------ Selected extract ------

Courses (3 hours each)

Ahmed Abbes (CNRS & IHÉS)
Title: The p-adic Simpson correspondence: Functoriality by proper direct image and Hodge-Tate local systems
Abstract: Faltings initiated in 2005 a p-adic analogue of the (complex) Simpson correspondence whose construction has been taken up by various authors and whose properties have been developed according to several approaches. I will present in these lectures the approach I developed with Michel Gros, inspired by the Cartier transform of Ogus and Vologodsky, which is an analogue in characteristic p of Simpson correspondence. The p-adic Simpson correspondence can be considered as a categorification of the Hodge-Tate decomposition. I will present its construction for small generalized representations using a suitable period ring, establish its functoriality by proper direct image and discuss the link with Hodge-Tate local systems.
Lecture notes.

Yifeng Liu (Institute of Advanced Study in Mathematics, Zhejiang University) -- online
Title: Derivative of L-functions for unitary groups
Abstract: In this lecture series, we will focus on the recent advance on the Beilinson-Bloch conjecture for unitary Shimura varieties, more precisely, a Gross-Zagier type formula for automorphic forms on unitary groups of higher ranks. We will start from the general theory of height pairings between cycles on varieties over number fields. Then we will introduce the doubling method, a powerful tool in the theory of automorphic forms for studying L-functions for classical groups, in particular, unitary groups. Finally, we will combine the automorphic side and the arithmetic side to outline the proof of a formula relating the central derivative of L-function and the height of special cycles on Shimura varieties.
Sildes I & II, Sildes III.

------ Dataset extract ------

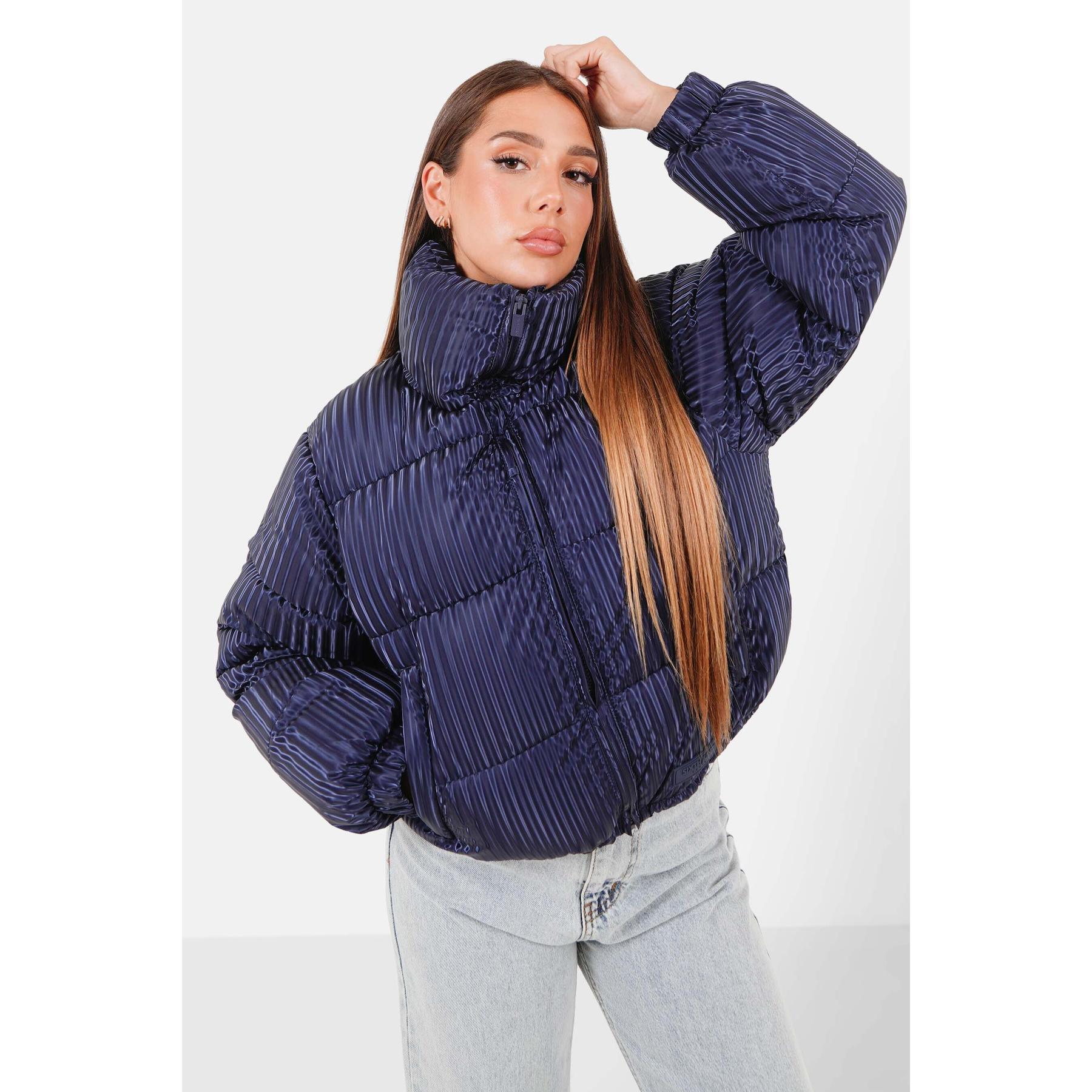 product/s/i/sixth-june_33916-navy_bleu_4.jpg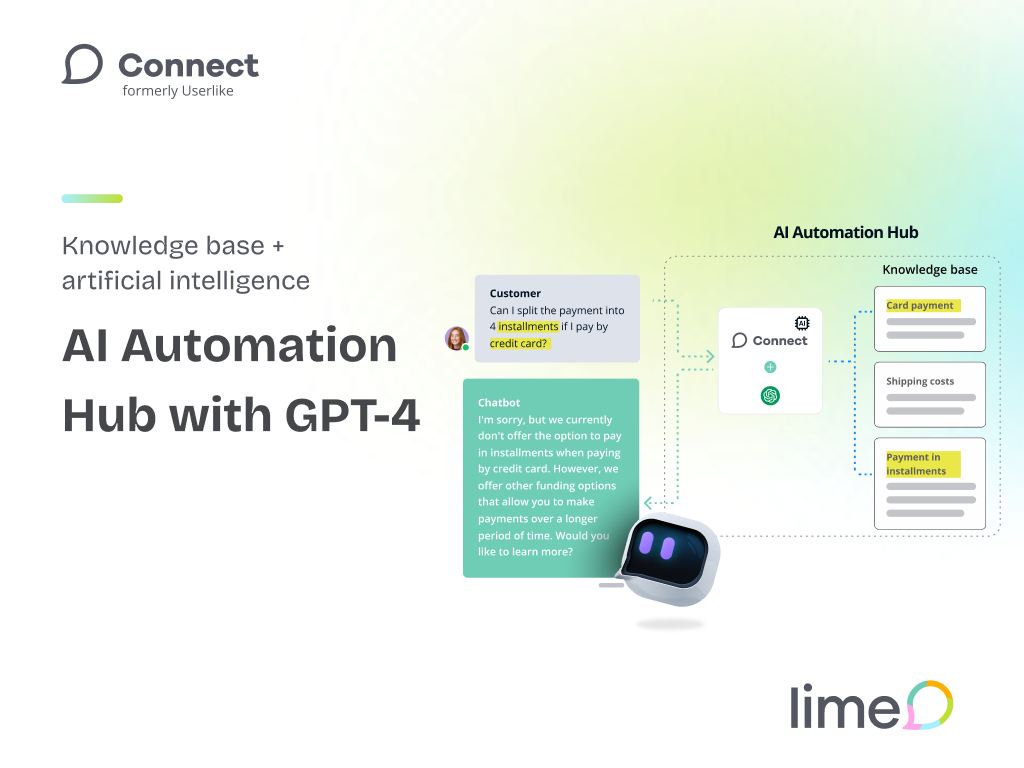 Automate the right way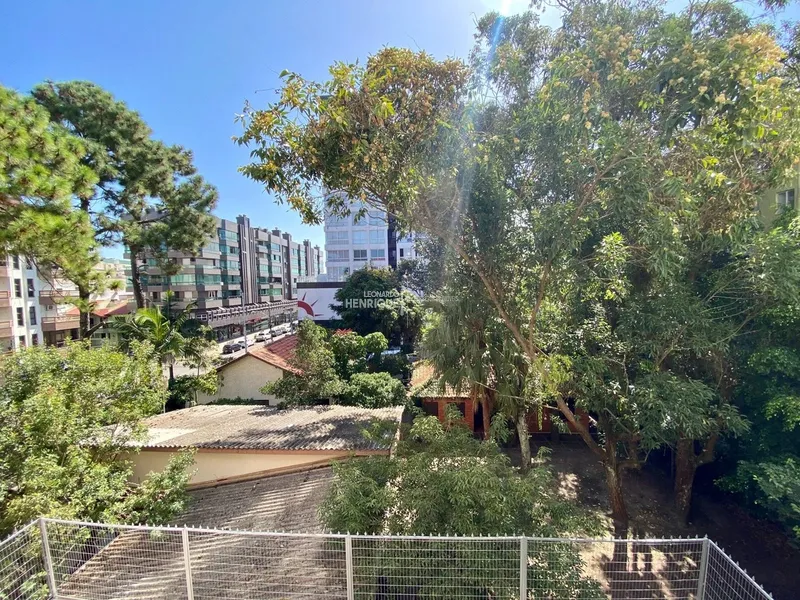 APARTAMENTO NO CENTRO!: 11ª foto da galeria de imagens do imóvel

------

◆ **Tasks**
1) In the course listing, rewrite the passage starting at "Title: The p-adic" and ending at "Lecture notes.", changing "lectures" to "talks".
2) Answer these questions from the course listing:
(a) In what year did Faltings initiate a p-adic analogue of the Simpson correspondence?
(b) With which institution is Yifeng Liu listed?
(c) How many hours does each course last?
3) Write the next part of the course listing, continuing after its last line.

◆ **Outputs by task**
1)
Title: The p-adic Simpson correspondence: Functoriality by proper direct image and Hodge-Tate local systems
Abstract: Faltings initiated in 2005 a p-adic analogue of the (complex) Simpson correspondence whose construction has been taken up by various authors and whose properties have been developed according to several approaches. I will present in these talks the approach I developed with Michel Gros, inspired by the Cartier transform of Ogus and Vologodsky, which is an analogue in characteristic p of Simpson correspondence. The p-adic Simpson correspondence can be considered as a categorification of the Hodge-Tate decomposition. I will present its construction for small generalized representations using a suitable period ring, establish its functoriality by proper direct image and discuss the link with Hodge-Tate local systems.
Lecture notes.

2)
(a) 2005
(b) Institute of Advanced Study in Mathematics, Zhejiang University
(c) 3 hours

3)
Akhil Mathew (University of Chicago) -- online
Title: Some recent advances in syntomic cohomology
Abstract: Bhatt-Morrow-Scholze have defined integral refinements Z_p(i) of the syntomic cohomology of Fontaine-Messing and Kato. These objects arise as filtered Frobenius eigenspaces of absolute prismatic cohomology and should yield a theory of "p-adic étale motivic cohomology" -- for example, they are closely related to p-adic K-theory and topological cyclic homology. Moreover, they compare naturally to p-adic étale cohomology of the generic fiber. I will give an overview of some of the recent advances in the subject (due to many authors) and explain the identification (joint with Bhargav Bhatt) for regular p-torsionfree schemes.
Sildes I & II, Sildes III

Takeshi Saito (The University of Tokyo)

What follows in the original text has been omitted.